In a programming exercise, it was first asked to program the factorial function and then calculate the sum: 1! + 2! + 3! +... n! in O(n) multiplications (so we can't use the factorial directly). I am not searching the solution to this specific (trivial) problem, I'm trying to explore Haskell abilities and this problem is a toy I would like to play with.
I thought Python's generators could be a nice solution to this problem. For example :
from itertools import islice
def ifact():
i , f = 1, 1
yield 1
while True:
f *= i
i += 1
yield f
def sum_fact(n):
return sum(islice(ifact(),5))
Then I've tried to figure out if there was something in Haskell having a similar behavior than this generator and I thought that laziness do all the staff without any additional concept.
For example, we could replace my Python ifact with
fact = scan1 (*) [1..]
And then solve the exercise with the following :
sum n = foldl1 (+) (take n fact)
I wonder if this solution is really "equivalent" to Python's one regarding time complexity and memory usage. I would say that Haskell's solution never store all the list fact since their elements are used only once.
Am I right or totally wrong ?
EDIT : I should have check more precisely:
Prelude> foldl1 (+) (take 4 fact)
33
Prelude> :sprint fact
fact = 1 : 2 : 6 : 24 : _
So (my implementation of) Haskell store the result, even if it's no longer used.
Your examples are not equivalent in memory usage. It is easy to see if you replace * with a + (so that the numbers don't get big too quickly) and then run both examples on a big n such as 10^7. Your Haskell version will consume a lot of memory and python will keep it low.
Python generator will not generate a list of values then sum it up. Instead, the sum function will get values one-by-one from the generator and accumulate them.

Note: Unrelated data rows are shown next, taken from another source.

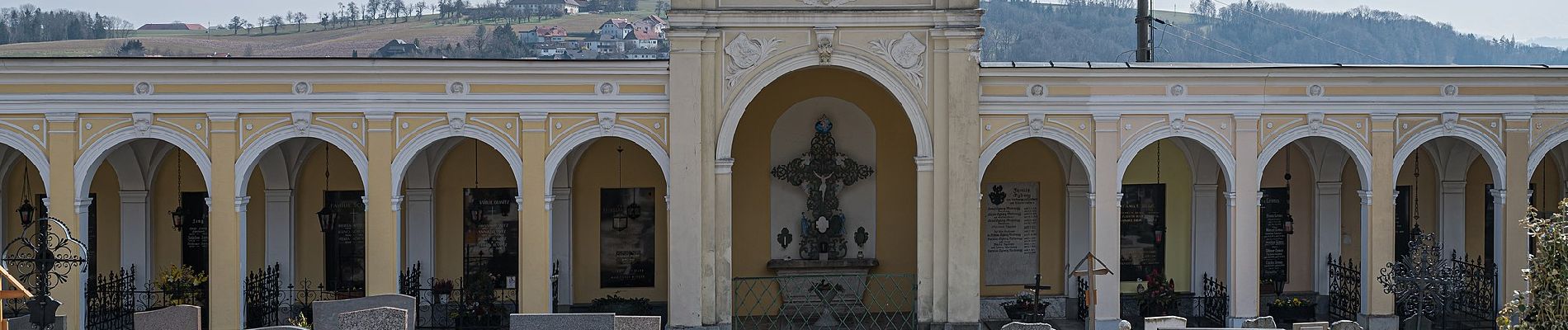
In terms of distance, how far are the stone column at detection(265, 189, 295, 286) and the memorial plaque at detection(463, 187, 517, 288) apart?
2475mm

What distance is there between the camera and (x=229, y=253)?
15008 mm

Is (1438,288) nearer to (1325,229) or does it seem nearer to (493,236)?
(1325,229)

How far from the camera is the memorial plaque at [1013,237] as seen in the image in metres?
18.0

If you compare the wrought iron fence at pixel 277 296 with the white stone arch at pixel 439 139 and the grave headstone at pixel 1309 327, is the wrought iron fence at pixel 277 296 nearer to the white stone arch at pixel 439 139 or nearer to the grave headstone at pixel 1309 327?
the white stone arch at pixel 439 139

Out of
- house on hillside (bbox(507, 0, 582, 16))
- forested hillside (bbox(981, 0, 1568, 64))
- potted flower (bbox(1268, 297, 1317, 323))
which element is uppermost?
house on hillside (bbox(507, 0, 582, 16))

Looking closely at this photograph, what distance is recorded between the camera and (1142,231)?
18.5 meters

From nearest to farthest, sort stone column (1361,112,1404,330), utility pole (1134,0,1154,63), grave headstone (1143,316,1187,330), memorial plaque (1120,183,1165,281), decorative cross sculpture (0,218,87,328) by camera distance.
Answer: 1. decorative cross sculpture (0,218,87,328)
2. grave headstone (1143,316,1187,330)
3. stone column (1361,112,1404,330)
4. memorial plaque (1120,183,1165,281)
5. utility pole (1134,0,1154,63)

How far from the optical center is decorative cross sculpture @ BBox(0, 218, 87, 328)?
1156 centimetres

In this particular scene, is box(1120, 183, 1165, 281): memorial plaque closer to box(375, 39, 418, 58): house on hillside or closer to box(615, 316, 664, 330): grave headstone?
box(615, 316, 664, 330): grave headstone

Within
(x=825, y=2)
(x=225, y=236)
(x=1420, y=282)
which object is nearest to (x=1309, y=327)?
(x=1420, y=282)

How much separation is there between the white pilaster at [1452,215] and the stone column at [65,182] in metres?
19.0

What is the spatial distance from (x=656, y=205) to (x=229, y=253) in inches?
235

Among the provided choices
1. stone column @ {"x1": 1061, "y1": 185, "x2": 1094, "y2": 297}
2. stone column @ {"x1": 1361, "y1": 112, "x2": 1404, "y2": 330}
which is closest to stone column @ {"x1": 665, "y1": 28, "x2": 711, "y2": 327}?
stone column @ {"x1": 1061, "y1": 185, "x2": 1094, "y2": 297}

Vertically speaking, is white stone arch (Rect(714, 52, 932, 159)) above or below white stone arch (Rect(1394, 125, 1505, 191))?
above
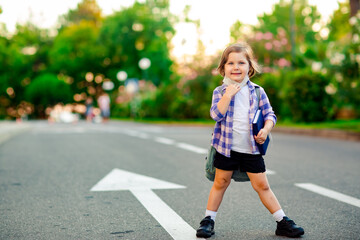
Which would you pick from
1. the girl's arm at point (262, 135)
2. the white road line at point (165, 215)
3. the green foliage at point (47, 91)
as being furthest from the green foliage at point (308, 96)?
the green foliage at point (47, 91)

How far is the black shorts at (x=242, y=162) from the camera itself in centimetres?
335

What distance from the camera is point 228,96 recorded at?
3.28 m

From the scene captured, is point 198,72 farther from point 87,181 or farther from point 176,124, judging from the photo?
point 87,181

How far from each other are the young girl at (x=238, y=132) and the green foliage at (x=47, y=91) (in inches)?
2122

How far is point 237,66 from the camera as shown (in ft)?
11.1

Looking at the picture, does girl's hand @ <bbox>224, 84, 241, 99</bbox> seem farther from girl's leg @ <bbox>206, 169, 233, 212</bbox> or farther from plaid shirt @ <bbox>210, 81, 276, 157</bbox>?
girl's leg @ <bbox>206, 169, 233, 212</bbox>

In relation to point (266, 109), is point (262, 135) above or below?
below

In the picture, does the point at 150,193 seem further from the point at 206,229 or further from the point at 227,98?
the point at 227,98


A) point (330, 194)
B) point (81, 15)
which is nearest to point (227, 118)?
point (330, 194)

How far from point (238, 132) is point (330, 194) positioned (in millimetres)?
2139

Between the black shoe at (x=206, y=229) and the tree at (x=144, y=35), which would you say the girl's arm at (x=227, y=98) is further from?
the tree at (x=144, y=35)

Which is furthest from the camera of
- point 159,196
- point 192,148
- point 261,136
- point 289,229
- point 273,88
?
point 273,88

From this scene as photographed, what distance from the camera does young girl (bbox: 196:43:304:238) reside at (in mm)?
3334

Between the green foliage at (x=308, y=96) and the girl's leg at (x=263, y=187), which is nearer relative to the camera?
the girl's leg at (x=263, y=187)
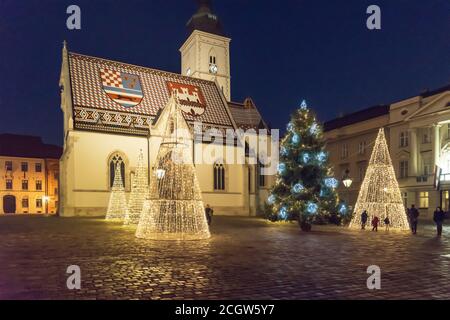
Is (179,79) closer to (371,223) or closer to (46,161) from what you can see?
(371,223)

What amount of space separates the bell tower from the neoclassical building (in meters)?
22.2

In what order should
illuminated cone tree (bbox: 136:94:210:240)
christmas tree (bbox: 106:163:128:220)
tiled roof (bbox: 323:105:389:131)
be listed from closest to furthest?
illuminated cone tree (bbox: 136:94:210:240) < christmas tree (bbox: 106:163:128:220) < tiled roof (bbox: 323:105:389:131)

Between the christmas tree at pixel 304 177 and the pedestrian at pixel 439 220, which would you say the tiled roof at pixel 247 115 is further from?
the pedestrian at pixel 439 220

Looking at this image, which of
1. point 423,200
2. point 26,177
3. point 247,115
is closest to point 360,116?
point 247,115

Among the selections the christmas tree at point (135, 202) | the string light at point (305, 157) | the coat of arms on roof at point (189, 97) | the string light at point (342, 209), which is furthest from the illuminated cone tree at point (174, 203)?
the coat of arms on roof at point (189, 97)

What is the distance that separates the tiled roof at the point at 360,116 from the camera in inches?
1901

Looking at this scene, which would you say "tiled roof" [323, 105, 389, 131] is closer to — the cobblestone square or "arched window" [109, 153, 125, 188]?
"arched window" [109, 153, 125, 188]

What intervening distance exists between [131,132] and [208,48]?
28.7 meters

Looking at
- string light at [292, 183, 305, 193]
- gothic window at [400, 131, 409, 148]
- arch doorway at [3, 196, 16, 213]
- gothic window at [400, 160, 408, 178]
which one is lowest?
arch doorway at [3, 196, 16, 213]

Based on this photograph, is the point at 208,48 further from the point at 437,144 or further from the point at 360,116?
the point at 437,144

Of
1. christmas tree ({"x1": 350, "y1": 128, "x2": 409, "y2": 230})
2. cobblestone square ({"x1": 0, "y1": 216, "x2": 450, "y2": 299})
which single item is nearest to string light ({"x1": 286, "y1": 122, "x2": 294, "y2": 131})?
christmas tree ({"x1": 350, "y1": 128, "x2": 409, "y2": 230})

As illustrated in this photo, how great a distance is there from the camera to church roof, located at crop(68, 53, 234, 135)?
37594 mm

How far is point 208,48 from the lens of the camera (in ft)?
203
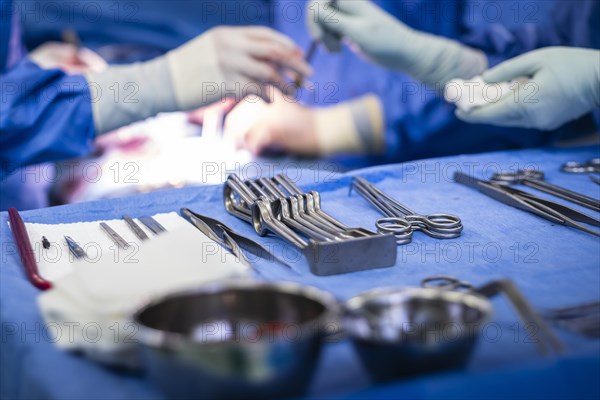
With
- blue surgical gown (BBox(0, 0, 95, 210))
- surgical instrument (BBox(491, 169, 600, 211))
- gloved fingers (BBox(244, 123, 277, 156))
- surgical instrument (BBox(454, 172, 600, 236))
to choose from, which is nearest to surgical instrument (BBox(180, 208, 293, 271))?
surgical instrument (BBox(454, 172, 600, 236))

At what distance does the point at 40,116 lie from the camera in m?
2.25

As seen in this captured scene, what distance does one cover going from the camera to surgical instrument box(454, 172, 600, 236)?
151cm

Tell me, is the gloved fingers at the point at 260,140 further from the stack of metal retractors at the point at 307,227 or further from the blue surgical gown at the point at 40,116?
the stack of metal retractors at the point at 307,227

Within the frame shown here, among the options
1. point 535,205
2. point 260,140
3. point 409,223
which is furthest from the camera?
point 260,140

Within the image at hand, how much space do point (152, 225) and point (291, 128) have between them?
7.47 ft

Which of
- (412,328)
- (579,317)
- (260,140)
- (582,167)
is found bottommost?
(260,140)

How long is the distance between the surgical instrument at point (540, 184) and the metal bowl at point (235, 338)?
41.9 inches

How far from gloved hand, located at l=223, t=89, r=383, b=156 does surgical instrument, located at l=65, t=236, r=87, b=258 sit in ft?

Thus, the memory usage will remain constant.
Haskell will evaluate functions lazily, but in order to calculate say foldl1 (+) (take n fact) it will have to evaluate the complete expression. For large n this will unfold into a huge expression the same way as (foldl (+) 0 [0..n]) does. For more details on evaluation and reduction have a look here: https://www.haskell.org/haskellwiki/Foldr_Foldl_Foldl%27.
You can fix your sum n by using foldl1' instead of foldl1 as described on the link above. As @user2407038 explained in his comment, you'd also need to keep fact local. The following works in GHC with a constant memory use:
let notfact = scanl1 (+) [1..]
let n = 20000000
let res = foldl' (+) 0 (take n notfact)
Note that in case of the actual factorial in place of notfact memory considerations are less of a concern. The numbers will get big quickly, arbitrary-precision arithmetic will slow things down so you won't be able get to big values of n in order to actually see the difference.